## WRITTEN TASK
Give the part of the lines that starts with the line containing "In this image, is" and ends with the line containing "292 centimetres" as a numbered list, including both of those lines and leaving out blank lines.

Data extracted from a collection:
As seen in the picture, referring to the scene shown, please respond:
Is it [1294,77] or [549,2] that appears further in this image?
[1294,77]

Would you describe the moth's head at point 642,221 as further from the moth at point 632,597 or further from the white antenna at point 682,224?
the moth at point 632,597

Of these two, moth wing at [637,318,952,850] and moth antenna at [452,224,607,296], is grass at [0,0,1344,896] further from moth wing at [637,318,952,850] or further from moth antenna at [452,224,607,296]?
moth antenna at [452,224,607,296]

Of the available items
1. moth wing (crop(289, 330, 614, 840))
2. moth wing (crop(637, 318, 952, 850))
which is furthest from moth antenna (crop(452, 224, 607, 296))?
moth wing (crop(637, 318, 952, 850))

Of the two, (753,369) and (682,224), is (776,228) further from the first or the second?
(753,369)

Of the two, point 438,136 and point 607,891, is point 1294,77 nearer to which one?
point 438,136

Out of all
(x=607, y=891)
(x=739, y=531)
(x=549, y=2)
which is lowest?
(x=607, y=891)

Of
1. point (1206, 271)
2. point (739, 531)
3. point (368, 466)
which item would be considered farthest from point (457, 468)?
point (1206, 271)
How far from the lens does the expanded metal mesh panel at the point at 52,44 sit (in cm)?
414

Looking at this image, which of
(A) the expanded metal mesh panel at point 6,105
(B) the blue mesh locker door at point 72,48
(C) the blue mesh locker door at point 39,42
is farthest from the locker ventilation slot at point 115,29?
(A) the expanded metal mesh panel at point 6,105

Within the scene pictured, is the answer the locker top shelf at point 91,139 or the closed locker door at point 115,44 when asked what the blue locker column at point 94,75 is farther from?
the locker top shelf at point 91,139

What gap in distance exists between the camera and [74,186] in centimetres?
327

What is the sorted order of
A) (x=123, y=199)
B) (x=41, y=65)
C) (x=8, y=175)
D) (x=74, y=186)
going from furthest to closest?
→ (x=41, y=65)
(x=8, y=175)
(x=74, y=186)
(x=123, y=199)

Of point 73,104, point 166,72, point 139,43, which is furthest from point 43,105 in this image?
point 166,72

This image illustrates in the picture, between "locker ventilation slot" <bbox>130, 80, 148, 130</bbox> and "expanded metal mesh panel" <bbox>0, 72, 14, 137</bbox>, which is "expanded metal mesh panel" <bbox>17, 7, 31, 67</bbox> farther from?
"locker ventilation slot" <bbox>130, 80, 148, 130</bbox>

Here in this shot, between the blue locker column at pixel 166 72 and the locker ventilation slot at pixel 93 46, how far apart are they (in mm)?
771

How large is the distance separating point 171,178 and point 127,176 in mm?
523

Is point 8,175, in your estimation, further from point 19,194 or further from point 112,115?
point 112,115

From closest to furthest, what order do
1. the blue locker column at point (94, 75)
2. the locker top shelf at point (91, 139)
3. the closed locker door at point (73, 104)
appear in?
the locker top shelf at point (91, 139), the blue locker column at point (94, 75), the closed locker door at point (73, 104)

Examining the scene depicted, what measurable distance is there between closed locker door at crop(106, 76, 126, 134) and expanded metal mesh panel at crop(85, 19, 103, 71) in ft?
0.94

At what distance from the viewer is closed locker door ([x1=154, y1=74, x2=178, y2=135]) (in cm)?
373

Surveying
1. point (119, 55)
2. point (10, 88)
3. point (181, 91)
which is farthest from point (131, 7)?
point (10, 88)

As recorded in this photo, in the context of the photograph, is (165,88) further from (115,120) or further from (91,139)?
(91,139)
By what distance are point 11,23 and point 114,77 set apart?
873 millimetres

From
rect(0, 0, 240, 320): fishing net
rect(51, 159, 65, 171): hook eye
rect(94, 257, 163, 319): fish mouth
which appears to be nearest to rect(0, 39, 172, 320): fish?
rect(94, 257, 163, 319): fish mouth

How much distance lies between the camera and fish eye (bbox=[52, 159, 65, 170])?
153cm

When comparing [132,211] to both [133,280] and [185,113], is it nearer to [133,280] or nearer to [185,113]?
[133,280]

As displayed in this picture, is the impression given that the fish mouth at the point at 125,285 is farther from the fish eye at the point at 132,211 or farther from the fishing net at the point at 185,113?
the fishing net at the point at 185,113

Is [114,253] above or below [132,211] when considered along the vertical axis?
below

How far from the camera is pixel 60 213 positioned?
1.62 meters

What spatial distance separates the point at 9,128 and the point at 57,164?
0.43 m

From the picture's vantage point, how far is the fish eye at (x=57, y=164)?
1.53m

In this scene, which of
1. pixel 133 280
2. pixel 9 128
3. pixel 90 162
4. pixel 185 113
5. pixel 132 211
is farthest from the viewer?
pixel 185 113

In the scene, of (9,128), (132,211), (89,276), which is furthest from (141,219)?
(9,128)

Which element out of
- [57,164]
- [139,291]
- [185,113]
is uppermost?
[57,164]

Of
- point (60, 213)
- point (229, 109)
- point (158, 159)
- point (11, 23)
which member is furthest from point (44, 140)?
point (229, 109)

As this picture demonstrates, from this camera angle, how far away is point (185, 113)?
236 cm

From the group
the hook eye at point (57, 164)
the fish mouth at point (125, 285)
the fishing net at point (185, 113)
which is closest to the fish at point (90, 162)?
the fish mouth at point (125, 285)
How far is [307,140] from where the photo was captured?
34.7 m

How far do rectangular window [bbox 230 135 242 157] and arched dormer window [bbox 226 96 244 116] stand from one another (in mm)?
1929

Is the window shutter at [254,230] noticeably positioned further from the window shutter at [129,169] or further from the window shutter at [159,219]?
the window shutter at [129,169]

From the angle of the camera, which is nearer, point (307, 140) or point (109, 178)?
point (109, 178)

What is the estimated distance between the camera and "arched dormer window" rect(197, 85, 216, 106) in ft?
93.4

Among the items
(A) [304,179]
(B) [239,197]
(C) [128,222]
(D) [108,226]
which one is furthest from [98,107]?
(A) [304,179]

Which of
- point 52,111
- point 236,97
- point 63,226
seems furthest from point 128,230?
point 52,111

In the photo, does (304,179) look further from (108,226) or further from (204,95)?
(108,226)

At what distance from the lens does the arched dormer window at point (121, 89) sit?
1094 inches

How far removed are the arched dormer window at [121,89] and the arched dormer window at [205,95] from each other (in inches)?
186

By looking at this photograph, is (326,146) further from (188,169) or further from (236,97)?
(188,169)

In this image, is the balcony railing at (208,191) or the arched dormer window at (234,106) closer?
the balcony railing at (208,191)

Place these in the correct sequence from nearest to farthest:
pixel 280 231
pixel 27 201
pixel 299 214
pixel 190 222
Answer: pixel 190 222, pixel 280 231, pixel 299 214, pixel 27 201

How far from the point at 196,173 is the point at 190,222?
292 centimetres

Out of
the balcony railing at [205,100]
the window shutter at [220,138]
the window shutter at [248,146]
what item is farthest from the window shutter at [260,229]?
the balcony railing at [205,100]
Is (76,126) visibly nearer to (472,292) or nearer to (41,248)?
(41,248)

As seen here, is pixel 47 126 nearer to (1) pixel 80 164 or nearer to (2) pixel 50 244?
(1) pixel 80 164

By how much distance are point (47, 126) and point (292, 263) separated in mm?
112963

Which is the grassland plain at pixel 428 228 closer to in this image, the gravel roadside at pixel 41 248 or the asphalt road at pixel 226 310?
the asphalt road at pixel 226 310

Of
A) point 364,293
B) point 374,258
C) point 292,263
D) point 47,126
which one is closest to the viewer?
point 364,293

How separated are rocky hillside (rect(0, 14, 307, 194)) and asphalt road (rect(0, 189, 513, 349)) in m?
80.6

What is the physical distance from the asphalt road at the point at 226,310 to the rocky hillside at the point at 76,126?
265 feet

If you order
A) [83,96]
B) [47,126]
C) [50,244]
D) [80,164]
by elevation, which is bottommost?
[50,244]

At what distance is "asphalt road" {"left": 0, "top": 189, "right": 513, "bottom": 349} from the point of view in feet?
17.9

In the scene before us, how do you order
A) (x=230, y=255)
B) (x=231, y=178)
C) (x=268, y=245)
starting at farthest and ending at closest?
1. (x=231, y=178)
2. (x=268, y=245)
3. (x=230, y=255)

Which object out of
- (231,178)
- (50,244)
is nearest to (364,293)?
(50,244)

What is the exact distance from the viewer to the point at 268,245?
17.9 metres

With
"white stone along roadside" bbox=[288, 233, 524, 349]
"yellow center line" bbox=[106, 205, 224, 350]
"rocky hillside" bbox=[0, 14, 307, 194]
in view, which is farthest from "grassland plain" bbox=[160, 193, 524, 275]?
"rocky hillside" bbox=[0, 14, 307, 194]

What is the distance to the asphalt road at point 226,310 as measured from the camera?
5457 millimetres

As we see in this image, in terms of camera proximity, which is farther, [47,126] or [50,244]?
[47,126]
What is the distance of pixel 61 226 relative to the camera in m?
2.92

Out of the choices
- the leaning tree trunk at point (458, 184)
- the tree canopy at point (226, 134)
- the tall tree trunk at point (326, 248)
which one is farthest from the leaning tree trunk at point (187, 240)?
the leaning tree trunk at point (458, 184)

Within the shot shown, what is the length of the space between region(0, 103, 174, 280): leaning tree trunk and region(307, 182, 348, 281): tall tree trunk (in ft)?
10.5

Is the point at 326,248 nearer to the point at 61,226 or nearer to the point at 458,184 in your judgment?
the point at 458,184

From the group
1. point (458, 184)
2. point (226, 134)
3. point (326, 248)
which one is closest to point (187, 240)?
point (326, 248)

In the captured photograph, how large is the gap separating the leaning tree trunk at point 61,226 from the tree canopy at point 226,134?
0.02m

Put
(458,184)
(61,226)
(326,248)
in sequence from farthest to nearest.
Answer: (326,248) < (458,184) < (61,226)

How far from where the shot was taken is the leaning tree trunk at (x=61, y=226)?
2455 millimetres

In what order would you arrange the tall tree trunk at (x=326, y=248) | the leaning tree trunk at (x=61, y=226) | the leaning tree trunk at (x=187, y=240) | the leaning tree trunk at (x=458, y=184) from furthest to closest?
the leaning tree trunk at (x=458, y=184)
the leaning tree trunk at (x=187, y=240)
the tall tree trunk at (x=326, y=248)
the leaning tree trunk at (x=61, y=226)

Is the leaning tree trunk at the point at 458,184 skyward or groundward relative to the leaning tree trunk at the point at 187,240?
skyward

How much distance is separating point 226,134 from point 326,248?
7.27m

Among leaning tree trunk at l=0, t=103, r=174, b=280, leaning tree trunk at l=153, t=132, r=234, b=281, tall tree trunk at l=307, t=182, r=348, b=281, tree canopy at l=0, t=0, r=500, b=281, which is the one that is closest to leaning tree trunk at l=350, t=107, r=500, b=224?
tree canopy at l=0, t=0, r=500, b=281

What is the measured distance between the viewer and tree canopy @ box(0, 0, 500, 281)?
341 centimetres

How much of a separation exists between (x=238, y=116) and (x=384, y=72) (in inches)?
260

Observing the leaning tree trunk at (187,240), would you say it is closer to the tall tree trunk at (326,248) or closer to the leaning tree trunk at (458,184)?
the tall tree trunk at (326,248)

## ANSWER TO THIS EXERCISE
1. In this image, is the balcony railing at (208,191) or the arched dormer window at (234,106) closer?
2. the balcony railing at (208,191)
3. Place these in the correct sequence from nearest to farthest:
4. pixel 280 231
5. pixel 27 201
6. pixel 299 214
7. pixel 190 222
8. Answer: pixel 190 222, pixel 280 231, pixel 299 214, pixel 27 201
9. How far from the point at 196,173 is the point at 190,222?
10. 292 centimetres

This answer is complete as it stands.